*** Opening Dataset extract ***

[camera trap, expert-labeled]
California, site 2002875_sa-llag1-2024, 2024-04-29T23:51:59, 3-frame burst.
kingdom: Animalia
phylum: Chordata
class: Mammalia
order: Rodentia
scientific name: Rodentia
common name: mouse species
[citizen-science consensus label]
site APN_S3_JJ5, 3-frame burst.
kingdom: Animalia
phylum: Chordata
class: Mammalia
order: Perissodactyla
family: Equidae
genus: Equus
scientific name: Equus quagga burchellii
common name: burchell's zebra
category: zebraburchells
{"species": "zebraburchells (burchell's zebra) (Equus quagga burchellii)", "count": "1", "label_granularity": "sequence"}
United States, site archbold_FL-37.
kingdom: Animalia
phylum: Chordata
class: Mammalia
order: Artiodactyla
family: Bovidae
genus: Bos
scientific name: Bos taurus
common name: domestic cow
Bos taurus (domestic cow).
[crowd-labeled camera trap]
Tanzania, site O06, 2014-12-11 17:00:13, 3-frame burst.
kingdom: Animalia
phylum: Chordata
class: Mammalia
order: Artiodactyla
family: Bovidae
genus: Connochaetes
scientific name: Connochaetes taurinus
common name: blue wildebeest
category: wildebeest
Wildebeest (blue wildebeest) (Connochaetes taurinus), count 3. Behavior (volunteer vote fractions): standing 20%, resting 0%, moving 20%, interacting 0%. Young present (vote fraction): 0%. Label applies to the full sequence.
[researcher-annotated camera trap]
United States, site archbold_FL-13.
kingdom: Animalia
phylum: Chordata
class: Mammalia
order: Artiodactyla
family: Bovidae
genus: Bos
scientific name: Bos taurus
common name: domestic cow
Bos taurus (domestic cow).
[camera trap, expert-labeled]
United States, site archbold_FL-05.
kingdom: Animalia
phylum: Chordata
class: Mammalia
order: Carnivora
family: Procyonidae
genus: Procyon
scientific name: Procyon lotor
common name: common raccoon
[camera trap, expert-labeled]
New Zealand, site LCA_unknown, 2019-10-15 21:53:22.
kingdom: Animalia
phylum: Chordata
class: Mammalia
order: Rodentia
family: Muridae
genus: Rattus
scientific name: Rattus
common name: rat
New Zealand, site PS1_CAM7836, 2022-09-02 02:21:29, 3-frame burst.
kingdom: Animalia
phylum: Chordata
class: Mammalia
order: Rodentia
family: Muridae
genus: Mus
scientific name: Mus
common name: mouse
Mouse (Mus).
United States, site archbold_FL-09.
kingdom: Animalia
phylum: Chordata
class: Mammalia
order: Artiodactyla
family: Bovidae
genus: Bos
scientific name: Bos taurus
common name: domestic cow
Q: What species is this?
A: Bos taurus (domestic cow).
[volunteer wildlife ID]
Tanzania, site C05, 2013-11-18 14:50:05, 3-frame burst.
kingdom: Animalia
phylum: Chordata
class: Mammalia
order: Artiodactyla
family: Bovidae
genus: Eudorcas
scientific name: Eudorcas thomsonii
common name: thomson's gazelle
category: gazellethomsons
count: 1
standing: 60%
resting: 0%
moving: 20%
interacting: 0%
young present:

*** Closing Dataset extract ***

-- Task to complete --
Give the number of lines in the entries above that include the word "genus", and nothing more.

-- Problem solution --
9